### Data listing
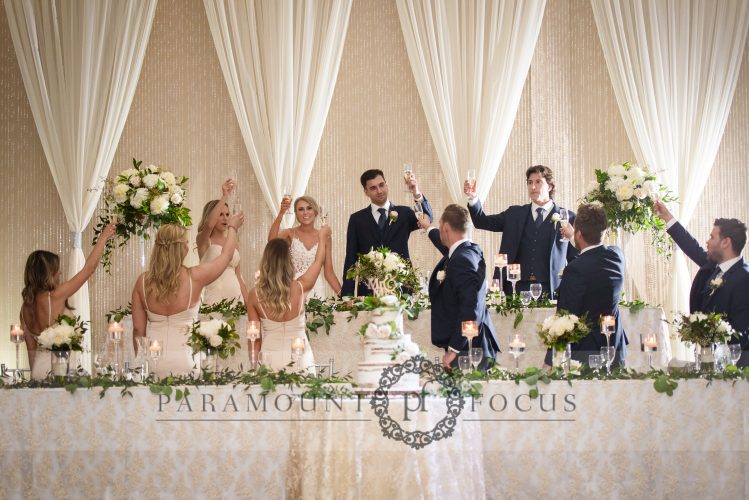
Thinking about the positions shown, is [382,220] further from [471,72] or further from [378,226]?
[471,72]

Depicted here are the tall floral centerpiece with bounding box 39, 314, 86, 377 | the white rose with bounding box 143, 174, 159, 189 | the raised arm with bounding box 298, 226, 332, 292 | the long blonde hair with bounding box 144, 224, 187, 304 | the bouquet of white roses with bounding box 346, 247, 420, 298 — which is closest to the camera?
the tall floral centerpiece with bounding box 39, 314, 86, 377

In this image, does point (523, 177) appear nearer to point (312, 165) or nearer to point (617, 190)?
point (312, 165)

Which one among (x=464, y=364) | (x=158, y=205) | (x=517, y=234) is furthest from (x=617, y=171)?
(x=158, y=205)

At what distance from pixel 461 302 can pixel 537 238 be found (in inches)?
95.0

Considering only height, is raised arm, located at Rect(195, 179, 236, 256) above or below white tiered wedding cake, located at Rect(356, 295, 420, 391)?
above

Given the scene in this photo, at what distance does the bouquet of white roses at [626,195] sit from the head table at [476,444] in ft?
8.18

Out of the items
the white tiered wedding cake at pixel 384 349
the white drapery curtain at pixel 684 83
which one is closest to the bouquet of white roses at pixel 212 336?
the white tiered wedding cake at pixel 384 349

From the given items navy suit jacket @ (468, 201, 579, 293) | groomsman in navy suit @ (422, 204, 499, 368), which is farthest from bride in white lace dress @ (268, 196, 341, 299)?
groomsman in navy suit @ (422, 204, 499, 368)

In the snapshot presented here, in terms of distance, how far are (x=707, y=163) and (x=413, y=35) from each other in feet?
11.0

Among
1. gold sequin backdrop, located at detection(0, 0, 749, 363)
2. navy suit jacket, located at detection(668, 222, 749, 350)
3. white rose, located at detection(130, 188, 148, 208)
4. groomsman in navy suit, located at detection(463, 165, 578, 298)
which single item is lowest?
navy suit jacket, located at detection(668, 222, 749, 350)

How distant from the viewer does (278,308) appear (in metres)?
6.01

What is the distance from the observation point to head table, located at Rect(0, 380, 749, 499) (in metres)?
5.13

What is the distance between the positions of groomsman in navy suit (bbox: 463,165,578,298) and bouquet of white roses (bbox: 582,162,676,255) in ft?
1.85

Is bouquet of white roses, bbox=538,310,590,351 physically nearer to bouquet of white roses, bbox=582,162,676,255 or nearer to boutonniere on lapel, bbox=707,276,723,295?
boutonniere on lapel, bbox=707,276,723,295
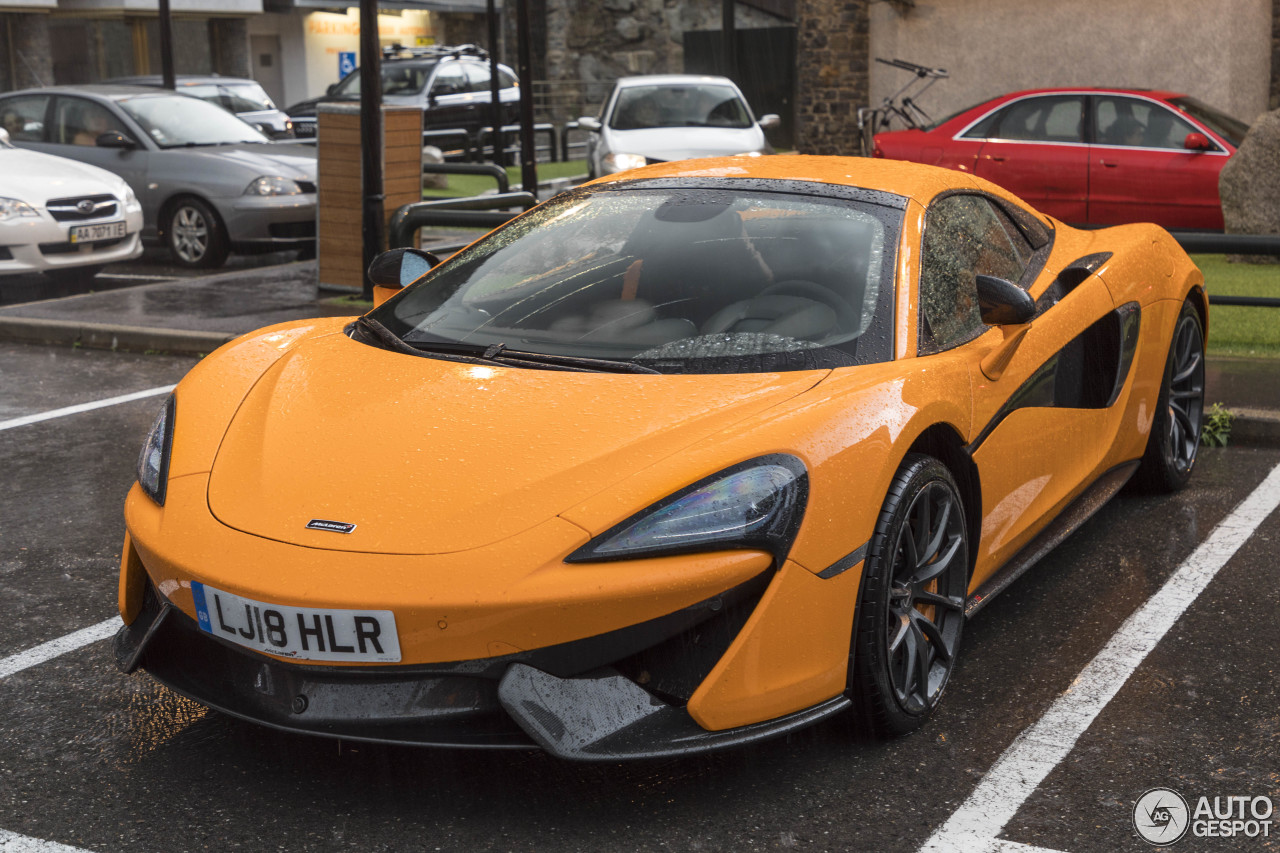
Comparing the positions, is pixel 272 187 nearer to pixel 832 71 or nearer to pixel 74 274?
pixel 74 274

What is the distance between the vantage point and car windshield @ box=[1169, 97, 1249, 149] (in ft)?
40.5

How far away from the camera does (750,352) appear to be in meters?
3.51

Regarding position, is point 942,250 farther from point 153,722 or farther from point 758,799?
point 153,722

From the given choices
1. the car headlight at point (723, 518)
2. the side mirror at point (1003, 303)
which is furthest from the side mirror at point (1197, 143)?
the car headlight at point (723, 518)

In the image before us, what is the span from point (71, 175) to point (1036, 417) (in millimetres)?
9407

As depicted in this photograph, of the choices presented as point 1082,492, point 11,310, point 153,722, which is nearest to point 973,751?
point 1082,492

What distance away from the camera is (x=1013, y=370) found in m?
3.84

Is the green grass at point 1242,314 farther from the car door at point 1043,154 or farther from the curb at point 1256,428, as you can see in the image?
the car door at point 1043,154

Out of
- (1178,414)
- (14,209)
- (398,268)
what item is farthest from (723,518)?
(14,209)

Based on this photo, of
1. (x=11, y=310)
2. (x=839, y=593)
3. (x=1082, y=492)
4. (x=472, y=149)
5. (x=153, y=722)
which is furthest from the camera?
(x=472, y=149)

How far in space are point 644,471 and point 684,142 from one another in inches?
486

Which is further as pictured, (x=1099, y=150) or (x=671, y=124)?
(x=671, y=124)

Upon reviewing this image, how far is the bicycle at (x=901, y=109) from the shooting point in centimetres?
1894

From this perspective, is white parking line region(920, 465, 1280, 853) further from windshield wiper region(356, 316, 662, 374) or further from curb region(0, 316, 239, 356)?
curb region(0, 316, 239, 356)
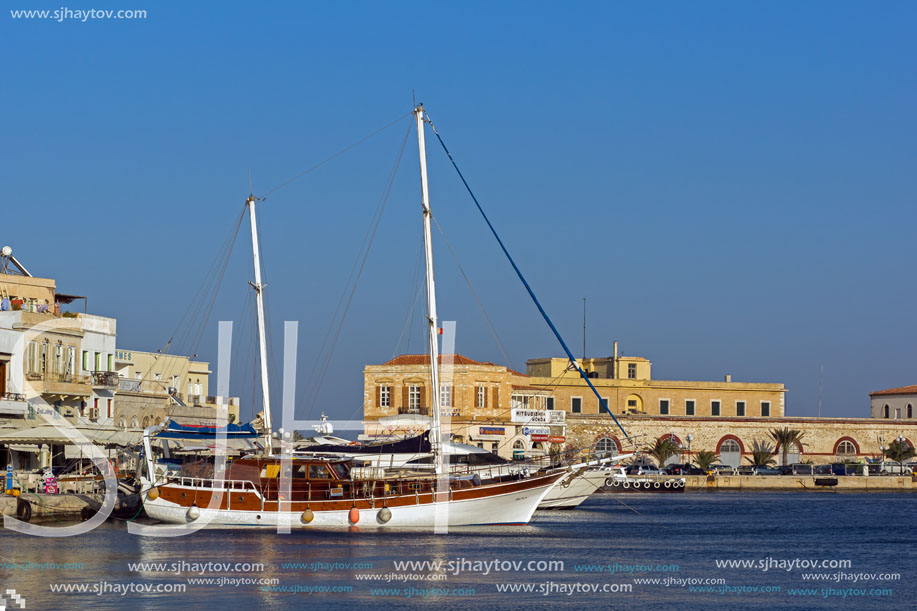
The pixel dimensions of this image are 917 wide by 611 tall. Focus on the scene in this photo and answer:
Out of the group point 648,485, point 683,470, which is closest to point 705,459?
point 683,470

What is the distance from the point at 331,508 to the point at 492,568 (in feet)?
30.8

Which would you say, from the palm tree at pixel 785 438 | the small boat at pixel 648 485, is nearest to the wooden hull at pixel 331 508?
the small boat at pixel 648 485

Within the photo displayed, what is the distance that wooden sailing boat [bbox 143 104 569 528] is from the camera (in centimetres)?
3822

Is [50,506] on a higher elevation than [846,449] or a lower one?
lower

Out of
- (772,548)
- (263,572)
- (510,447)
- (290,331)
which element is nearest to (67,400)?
(290,331)

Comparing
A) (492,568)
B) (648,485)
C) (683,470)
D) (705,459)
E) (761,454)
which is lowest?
(492,568)

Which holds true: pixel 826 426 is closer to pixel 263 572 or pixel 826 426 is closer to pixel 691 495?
pixel 691 495

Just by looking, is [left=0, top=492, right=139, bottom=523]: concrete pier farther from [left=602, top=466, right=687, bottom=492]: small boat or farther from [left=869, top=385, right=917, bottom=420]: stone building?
[left=869, top=385, right=917, bottom=420]: stone building

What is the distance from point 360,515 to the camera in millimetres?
38156

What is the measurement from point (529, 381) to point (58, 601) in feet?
212

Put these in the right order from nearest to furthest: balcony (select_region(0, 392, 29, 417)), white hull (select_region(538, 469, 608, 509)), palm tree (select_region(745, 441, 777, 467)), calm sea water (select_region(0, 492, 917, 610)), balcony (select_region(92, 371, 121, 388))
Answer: calm sea water (select_region(0, 492, 917, 610)) → balcony (select_region(0, 392, 29, 417)) → white hull (select_region(538, 469, 608, 509)) → balcony (select_region(92, 371, 121, 388)) → palm tree (select_region(745, 441, 777, 467))

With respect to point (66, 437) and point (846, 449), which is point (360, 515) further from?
point (846, 449)

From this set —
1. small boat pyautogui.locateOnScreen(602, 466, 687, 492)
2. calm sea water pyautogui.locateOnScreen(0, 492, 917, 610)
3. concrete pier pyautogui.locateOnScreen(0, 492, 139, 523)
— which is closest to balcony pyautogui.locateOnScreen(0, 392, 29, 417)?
concrete pier pyautogui.locateOnScreen(0, 492, 139, 523)

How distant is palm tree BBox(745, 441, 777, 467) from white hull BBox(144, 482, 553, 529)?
51.8 meters
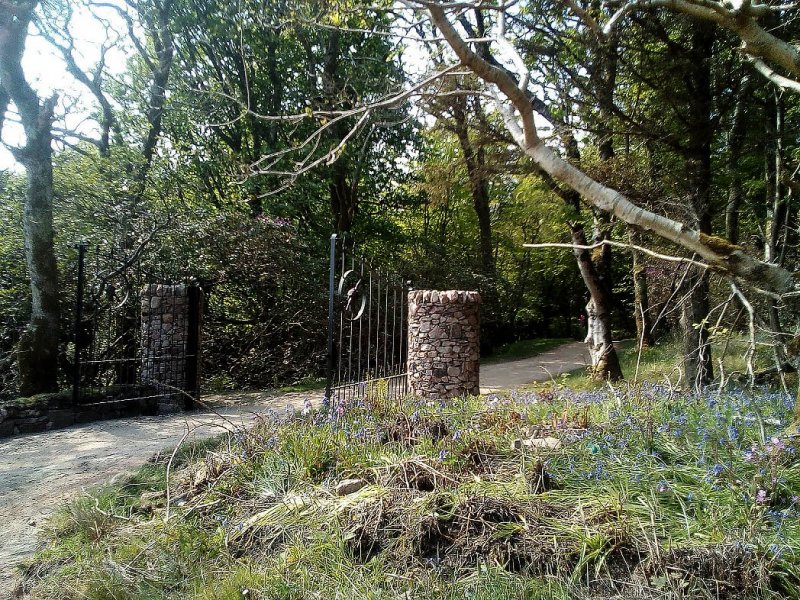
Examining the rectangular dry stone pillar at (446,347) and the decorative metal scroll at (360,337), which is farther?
the rectangular dry stone pillar at (446,347)

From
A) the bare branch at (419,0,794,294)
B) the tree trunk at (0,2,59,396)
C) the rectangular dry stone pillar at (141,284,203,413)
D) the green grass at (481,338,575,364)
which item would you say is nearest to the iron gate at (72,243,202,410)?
the rectangular dry stone pillar at (141,284,203,413)

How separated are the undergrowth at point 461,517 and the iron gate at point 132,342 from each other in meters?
4.13

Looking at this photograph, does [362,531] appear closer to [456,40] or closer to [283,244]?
[456,40]

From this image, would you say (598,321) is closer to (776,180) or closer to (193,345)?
(776,180)

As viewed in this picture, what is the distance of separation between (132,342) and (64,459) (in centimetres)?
381

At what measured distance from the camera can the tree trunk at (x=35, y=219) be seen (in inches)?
298

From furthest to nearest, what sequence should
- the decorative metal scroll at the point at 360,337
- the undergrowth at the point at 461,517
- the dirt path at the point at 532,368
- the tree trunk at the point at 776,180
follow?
the dirt path at the point at 532,368 < the tree trunk at the point at 776,180 < the decorative metal scroll at the point at 360,337 < the undergrowth at the point at 461,517

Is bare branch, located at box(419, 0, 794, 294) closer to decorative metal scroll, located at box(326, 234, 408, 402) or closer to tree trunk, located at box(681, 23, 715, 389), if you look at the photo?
decorative metal scroll, located at box(326, 234, 408, 402)

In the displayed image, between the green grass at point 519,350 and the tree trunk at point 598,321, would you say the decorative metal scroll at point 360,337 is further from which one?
the green grass at point 519,350

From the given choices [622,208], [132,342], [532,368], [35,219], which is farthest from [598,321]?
[35,219]

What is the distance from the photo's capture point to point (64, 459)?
5293 mm

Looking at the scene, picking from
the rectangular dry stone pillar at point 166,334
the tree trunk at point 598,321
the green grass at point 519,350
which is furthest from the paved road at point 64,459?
the green grass at point 519,350

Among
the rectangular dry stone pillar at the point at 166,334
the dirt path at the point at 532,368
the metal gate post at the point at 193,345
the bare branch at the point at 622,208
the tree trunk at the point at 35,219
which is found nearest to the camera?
the bare branch at the point at 622,208

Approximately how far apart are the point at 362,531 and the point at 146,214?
8380 mm
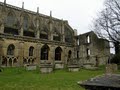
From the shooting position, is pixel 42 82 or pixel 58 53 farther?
pixel 58 53

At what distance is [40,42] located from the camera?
4316 cm

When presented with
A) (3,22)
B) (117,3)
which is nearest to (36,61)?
(3,22)

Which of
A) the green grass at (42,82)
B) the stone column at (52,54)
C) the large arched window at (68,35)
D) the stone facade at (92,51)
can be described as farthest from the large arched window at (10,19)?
the green grass at (42,82)

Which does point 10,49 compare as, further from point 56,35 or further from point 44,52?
point 56,35

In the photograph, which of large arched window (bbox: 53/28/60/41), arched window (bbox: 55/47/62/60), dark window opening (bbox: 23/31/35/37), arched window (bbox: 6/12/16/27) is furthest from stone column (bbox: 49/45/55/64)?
arched window (bbox: 6/12/16/27)

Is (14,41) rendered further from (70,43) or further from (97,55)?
(97,55)

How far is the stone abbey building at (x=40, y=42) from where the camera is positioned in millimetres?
38844

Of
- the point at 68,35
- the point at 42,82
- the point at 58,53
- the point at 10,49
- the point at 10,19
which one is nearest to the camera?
the point at 42,82

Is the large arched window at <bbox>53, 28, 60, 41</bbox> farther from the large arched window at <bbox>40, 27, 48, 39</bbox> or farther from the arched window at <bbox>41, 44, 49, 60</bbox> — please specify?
the arched window at <bbox>41, 44, 49, 60</bbox>

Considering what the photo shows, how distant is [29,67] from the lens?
1072 inches

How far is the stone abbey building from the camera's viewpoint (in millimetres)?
38844

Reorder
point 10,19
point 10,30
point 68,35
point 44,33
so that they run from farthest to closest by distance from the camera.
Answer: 1. point 68,35
2. point 44,33
3. point 10,19
4. point 10,30

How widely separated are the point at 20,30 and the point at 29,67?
15.6 meters

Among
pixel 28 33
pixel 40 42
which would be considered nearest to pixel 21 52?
pixel 40 42
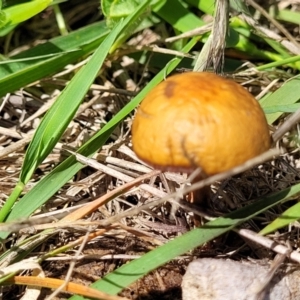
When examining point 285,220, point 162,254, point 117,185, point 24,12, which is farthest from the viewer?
point 24,12

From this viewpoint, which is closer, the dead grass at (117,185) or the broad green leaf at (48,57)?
the dead grass at (117,185)

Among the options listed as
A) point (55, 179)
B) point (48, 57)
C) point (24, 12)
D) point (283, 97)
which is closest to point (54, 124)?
point (55, 179)

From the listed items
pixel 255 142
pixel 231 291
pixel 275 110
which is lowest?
pixel 231 291

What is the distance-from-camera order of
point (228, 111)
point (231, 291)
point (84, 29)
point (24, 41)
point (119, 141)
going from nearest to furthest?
point (228, 111) → point (231, 291) → point (119, 141) → point (84, 29) → point (24, 41)

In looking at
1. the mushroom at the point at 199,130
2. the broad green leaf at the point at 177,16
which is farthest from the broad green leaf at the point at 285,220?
the broad green leaf at the point at 177,16

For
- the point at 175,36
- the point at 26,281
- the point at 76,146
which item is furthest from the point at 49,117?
the point at 175,36

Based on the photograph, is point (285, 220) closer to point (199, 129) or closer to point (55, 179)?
point (199, 129)

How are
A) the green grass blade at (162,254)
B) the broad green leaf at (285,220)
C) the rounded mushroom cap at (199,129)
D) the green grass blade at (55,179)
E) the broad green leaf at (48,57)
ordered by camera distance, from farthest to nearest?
the broad green leaf at (48,57), the green grass blade at (55,179), the broad green leaf at (285,220), the green grass blade at (162,254), the rounded mushroom cap at (199,129)

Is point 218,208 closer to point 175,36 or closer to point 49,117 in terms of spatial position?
point 49,117

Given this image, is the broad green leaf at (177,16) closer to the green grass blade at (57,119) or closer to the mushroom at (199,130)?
the green grass blade at (57,119)
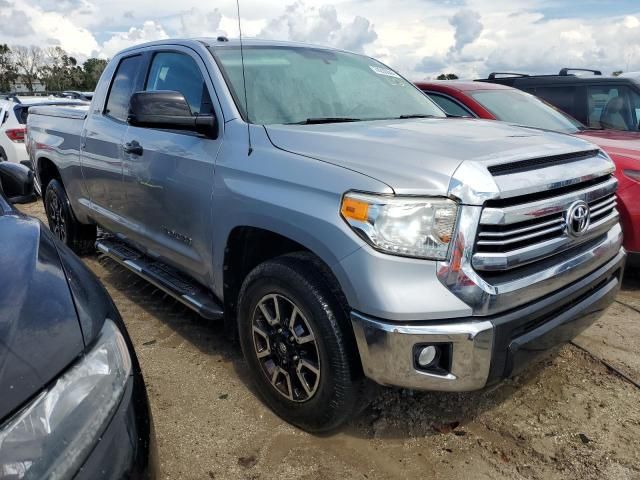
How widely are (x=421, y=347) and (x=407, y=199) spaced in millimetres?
556

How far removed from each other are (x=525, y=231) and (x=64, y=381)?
1.68 metres

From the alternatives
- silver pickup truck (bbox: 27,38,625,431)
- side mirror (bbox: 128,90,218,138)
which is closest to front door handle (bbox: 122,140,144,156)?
silver pickup truck (bbox: 27,38,625,431)

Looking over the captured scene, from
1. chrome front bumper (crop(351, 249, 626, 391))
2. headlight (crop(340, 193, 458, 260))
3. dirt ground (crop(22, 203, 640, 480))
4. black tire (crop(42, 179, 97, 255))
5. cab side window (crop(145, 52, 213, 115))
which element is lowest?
dirt ground (crop(22, 203, 640, 480))

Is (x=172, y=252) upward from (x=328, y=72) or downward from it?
downward

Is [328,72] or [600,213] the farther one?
[328,72]

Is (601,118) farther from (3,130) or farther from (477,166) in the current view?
(3,130)

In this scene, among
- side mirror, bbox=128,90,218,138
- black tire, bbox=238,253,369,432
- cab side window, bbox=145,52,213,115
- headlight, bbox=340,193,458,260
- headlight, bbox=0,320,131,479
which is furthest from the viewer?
cab side window, bbox=145,52,213,115

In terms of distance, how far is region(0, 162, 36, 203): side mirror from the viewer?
2523mm

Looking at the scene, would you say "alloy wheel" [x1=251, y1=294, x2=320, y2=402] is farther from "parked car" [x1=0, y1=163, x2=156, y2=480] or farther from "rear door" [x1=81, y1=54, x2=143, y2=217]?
"rear door" [x1=81, y1=54, x2=143, y2=217]

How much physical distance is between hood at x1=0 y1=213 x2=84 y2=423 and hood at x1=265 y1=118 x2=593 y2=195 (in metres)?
1.14

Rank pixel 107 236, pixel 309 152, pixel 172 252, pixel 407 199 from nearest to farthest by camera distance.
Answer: pixel 407 199 < pixel 309 152 < pixel 172 252 < pixel 107 236

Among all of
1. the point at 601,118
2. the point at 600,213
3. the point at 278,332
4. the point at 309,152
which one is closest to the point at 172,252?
the point at 278,332

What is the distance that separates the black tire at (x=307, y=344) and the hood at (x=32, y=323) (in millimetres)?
949

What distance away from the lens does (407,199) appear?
201 centimetres
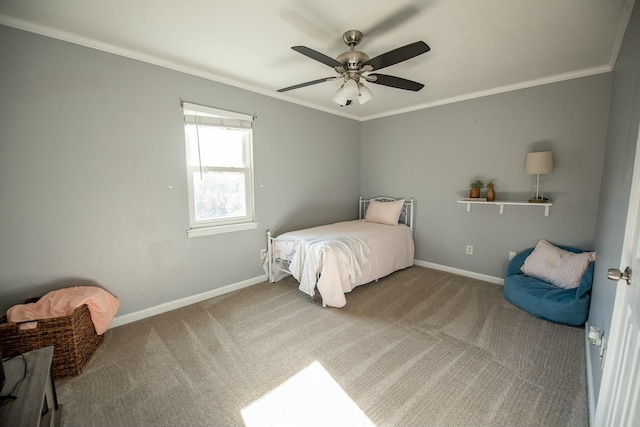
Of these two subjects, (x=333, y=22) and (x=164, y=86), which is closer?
(x=333, y=22)

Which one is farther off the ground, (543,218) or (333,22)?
(333,22)

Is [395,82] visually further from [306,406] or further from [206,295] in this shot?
[206,295]

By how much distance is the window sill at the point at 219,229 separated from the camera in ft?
9.10

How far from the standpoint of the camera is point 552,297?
2375 millimetres

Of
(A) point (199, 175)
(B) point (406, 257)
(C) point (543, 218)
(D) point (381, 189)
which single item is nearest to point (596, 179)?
(C) point (543, 218)

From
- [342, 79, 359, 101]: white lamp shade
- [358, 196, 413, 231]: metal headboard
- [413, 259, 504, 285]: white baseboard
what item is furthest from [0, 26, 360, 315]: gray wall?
[413, 259, 504, 285]: white baseboard

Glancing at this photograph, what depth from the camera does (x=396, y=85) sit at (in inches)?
84.7

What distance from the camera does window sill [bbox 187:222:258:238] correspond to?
277 centimetres

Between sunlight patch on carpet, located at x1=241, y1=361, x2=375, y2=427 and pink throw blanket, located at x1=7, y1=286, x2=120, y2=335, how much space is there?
55.0 inches

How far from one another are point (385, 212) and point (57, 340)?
11.9 feet

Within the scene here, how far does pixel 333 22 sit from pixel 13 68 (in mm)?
2322

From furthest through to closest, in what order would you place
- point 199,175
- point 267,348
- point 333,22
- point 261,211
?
1. point 261,211
2. point 199,175
3. point 267,348
4. point 333,22

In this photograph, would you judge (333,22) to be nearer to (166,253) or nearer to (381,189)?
(166,253)

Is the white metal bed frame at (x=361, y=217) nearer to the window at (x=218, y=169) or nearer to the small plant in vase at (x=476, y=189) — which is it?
the window at (x=218, y=169)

### Written problem
Can you output the entries above word for word, starting at the line that contains "From furthest through" and ending at the final line of the entries, with both of those lines included?

### Answer to the problem
From furthest through to closest, in what order would you place
- point 199,175
- point 267,348
- point 333,22
- point 261,211
?
1. point 261,211
2. point 199,175
3. point 267,348
4. point 333,22

In this photograph, would you judge (333,22) to be nearer to (166,253) or nearer to (381,189)?
(166,253)

Is the white metal bed frame at (x=361, y=217) nearer to the window at (x=218, y=169) or nearer to the small plant in vase at (x=476, y=189) — which is it?
the window at (x=218, y=169)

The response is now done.